TEMPO.CO, Yogyakarta -- Seratusan lebih massa dari 10 kelompok masyarakat di Yogyakarta menggelar aksi antikekerasan di kawasan Titik Nol Kilometer Jalan Malioboro, Jumat 11 Mei 2012 siang. Aksi tersebut sebagai respons kekerasan oleh massa Majelis Mujahidin Indonesia yang membubarkan paksa diskusi buku Allah, Liberty and Love karya Irshad Manji di kantor Lembaga Kajian Islam Sosial (LKiS) Yogyakarta, Rabu lalu.
“Lah itu, (peristiwa seperti itu) tidak boleh terulang lagi,” kata koordinator umum aksi antikekerasan M. Imam Aziz. Ia menegaskan aksi kelompok seperti itu harus dihentikan. “Yogja harus tetap aman dan damai,” kata dia.
Dalam pernyataan sikapnya, massa menuntut MMI dibubarkan. Selain itu, dalam poster aksi terpampang sejumlah kecaman. Di antaranya “MMI Preman Berkalung Sorban” dan “Tolak Fasisme Berkedok Agama”.

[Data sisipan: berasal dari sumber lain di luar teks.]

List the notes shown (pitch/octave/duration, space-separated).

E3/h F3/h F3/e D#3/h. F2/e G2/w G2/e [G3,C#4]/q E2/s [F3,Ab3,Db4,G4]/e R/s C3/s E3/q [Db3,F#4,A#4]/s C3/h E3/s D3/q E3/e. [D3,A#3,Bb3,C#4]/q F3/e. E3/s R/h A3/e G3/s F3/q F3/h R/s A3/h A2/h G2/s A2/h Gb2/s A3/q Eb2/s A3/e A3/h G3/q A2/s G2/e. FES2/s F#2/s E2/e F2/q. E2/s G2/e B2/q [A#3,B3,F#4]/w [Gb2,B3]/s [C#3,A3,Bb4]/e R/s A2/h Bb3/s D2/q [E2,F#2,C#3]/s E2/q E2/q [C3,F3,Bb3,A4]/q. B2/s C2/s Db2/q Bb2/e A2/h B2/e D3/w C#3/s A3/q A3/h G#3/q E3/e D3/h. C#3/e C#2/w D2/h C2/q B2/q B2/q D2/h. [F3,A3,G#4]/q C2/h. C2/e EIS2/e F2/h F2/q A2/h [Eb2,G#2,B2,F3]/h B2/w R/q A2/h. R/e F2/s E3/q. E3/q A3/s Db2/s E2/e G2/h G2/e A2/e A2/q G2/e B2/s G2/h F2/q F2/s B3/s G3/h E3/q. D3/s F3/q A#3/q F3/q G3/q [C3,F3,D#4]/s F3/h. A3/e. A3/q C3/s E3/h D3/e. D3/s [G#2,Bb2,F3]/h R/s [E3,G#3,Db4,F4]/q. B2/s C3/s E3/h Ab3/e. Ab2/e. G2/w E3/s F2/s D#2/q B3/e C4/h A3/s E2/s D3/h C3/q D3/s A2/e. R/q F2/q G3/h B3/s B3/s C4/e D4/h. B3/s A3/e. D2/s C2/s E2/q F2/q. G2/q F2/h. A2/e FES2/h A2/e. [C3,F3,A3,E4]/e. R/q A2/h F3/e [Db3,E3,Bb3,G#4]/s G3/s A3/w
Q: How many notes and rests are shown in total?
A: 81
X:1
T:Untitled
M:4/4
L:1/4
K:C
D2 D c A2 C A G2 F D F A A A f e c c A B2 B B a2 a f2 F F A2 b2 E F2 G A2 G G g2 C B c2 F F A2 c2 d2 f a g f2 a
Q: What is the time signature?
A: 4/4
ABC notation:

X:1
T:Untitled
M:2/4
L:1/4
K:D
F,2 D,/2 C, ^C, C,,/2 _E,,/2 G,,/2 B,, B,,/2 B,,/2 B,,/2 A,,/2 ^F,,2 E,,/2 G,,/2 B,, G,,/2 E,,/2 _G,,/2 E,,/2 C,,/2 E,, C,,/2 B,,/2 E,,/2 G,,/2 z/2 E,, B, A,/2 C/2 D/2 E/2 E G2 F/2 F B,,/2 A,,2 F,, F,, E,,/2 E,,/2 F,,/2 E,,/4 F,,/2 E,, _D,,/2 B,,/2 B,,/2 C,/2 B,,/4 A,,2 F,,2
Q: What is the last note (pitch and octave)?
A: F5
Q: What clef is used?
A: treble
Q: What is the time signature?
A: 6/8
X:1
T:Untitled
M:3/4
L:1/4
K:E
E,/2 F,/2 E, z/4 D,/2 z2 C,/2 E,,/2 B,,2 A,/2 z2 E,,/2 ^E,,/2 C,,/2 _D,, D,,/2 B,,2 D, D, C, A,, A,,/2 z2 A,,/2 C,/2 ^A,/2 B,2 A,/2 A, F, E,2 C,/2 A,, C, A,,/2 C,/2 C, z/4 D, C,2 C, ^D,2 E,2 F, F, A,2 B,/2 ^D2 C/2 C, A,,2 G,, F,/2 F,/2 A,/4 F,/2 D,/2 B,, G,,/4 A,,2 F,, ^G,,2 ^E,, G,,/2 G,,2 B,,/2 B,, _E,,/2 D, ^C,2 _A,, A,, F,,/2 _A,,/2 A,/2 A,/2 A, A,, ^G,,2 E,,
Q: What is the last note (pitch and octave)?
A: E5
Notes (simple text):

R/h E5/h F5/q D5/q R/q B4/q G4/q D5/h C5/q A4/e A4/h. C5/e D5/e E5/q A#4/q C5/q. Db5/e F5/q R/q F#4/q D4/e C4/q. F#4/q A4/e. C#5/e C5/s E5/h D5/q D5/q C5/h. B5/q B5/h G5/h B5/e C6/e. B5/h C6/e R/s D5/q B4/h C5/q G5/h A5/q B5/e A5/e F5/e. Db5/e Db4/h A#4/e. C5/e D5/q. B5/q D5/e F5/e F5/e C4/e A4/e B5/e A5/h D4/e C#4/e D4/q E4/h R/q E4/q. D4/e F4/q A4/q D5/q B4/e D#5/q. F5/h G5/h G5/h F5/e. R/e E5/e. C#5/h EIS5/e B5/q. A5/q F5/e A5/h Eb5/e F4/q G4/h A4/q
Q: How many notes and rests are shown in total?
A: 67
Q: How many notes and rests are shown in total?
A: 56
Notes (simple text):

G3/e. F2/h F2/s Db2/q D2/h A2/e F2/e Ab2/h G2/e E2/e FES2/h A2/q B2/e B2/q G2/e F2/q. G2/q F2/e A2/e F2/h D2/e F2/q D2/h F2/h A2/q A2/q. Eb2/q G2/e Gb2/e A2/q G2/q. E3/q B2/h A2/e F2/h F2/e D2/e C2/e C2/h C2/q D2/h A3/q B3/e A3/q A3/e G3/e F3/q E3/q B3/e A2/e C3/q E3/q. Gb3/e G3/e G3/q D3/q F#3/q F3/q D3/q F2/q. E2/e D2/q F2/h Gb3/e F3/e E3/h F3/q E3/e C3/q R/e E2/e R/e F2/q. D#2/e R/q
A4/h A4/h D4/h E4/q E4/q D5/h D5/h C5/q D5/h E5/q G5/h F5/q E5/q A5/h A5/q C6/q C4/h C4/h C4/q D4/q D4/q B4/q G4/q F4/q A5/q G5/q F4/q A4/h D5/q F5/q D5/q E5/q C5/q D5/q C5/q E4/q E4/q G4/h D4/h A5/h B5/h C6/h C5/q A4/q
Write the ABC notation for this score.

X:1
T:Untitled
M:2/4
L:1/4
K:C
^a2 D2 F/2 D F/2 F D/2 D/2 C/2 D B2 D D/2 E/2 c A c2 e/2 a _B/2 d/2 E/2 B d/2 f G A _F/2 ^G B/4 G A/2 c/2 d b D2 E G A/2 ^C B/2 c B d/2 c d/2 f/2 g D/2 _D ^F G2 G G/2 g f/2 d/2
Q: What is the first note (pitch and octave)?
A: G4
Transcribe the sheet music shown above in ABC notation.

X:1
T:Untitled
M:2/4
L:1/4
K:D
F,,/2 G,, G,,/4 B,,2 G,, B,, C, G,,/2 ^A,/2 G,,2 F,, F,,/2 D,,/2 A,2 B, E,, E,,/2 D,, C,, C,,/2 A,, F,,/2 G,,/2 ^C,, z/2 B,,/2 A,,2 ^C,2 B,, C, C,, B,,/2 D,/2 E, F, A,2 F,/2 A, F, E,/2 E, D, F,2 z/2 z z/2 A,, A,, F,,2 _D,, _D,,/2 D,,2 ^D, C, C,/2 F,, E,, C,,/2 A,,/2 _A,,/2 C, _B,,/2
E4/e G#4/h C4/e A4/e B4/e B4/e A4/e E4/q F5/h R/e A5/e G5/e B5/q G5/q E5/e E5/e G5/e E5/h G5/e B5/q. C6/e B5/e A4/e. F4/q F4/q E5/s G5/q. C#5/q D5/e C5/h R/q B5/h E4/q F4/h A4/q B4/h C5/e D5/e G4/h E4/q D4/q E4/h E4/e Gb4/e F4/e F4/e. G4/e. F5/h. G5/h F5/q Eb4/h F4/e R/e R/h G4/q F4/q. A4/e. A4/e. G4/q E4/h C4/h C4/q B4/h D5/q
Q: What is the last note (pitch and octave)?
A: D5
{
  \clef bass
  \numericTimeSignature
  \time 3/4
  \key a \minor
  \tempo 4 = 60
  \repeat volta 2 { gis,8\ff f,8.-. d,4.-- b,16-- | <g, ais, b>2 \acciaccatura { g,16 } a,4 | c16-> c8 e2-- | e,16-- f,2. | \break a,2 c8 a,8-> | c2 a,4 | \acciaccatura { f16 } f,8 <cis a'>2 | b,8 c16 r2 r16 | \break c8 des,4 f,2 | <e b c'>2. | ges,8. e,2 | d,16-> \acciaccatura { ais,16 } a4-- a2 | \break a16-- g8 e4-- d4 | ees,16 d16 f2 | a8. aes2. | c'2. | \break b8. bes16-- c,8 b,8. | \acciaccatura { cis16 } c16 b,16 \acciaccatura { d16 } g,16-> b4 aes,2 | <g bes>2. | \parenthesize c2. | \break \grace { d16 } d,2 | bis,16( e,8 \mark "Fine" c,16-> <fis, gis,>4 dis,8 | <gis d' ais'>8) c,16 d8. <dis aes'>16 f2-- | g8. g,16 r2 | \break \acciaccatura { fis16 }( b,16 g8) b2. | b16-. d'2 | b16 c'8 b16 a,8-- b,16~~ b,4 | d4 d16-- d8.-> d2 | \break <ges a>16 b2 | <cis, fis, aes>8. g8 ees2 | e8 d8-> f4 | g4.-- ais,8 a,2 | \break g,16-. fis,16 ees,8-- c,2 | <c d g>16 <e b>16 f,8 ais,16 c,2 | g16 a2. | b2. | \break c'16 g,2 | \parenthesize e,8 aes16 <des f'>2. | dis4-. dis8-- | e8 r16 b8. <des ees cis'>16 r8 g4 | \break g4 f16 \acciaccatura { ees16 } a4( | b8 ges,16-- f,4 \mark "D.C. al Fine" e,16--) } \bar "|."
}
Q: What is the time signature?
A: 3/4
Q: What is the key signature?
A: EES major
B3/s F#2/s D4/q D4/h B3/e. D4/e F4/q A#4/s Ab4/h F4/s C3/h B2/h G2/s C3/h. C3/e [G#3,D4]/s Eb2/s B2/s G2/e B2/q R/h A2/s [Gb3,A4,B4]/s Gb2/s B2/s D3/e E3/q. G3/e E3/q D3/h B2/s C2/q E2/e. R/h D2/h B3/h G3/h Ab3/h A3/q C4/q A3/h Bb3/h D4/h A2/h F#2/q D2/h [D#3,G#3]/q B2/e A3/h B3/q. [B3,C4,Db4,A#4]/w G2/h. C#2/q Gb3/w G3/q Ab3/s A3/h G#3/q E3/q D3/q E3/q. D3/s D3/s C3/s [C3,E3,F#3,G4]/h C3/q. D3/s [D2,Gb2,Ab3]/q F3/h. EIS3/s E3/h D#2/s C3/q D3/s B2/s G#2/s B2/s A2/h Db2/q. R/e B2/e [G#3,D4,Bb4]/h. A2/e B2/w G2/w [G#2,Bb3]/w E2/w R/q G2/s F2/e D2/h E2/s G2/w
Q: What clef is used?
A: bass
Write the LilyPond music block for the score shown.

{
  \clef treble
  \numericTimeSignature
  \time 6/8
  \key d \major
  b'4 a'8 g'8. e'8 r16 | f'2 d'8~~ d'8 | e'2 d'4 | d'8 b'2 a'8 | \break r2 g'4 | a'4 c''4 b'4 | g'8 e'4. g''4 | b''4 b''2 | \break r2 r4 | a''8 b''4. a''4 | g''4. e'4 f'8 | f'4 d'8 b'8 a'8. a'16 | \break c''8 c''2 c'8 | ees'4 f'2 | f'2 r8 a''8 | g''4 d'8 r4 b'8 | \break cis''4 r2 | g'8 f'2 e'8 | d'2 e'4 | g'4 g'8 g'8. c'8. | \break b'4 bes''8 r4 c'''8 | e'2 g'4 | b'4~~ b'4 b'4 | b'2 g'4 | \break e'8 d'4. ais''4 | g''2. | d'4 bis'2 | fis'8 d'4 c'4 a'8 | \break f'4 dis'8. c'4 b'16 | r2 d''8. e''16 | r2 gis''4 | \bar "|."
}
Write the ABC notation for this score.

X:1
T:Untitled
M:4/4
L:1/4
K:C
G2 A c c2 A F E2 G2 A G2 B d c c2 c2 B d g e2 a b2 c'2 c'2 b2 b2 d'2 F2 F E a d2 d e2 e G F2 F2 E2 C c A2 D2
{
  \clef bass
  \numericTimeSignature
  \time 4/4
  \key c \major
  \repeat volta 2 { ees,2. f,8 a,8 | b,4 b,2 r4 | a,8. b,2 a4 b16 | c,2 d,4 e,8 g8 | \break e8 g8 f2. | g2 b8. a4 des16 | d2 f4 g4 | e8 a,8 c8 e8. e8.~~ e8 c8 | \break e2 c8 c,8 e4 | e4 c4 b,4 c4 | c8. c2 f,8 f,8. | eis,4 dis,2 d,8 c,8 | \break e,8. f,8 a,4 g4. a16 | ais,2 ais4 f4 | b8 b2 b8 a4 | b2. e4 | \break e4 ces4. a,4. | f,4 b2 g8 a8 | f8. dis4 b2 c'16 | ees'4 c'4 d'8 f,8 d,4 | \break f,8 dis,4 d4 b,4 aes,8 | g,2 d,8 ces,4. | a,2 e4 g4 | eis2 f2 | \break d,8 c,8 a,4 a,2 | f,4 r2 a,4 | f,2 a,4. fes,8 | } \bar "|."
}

Imam mengatakan kelompok MMI semacam itu sebenarnya tidak besar. Mereka hanya vokal dan kerap melakukan kekerasan. “Yang mayoritas, kan, sebenarnya cinta damai,” kata lelaki yang menjabat sebagai salah satu Ketua Pengurus Besar Nahdlatul Ulama itu.
Selain warga NU, aksi itu juga diikuti oleh Syarikat Indonesia, Sekretariat Bersama Keistimewaan Yogyakarta, PMII, GMNI, Gusdurian, FS KMMJ, FAM-J, Aji Damai dan Forum LSM Yogyakarta.
Menurut Imam, aksi antikekerasan ini adalah sebuah gerakan budaya. Kekerasan tak bisa dilawan dengan kekerasan. Upaya penuntasan kasus kekerasan harus dilakukan sesuai proses hukum yang berlaku. “Kalau dilawan dengan kekerasan pula maka akan terjadi lingkaran kekerasan,” katanya.
Ia menambahkan, setelah penyerbuan ke kantor LKiS, Gerakan Pemuda Anshor juga telah mendatangi Kepolisian Daerah Istimewa Yogyakarta untuk mendesak agar peristiwa itu segera diusut tuntas.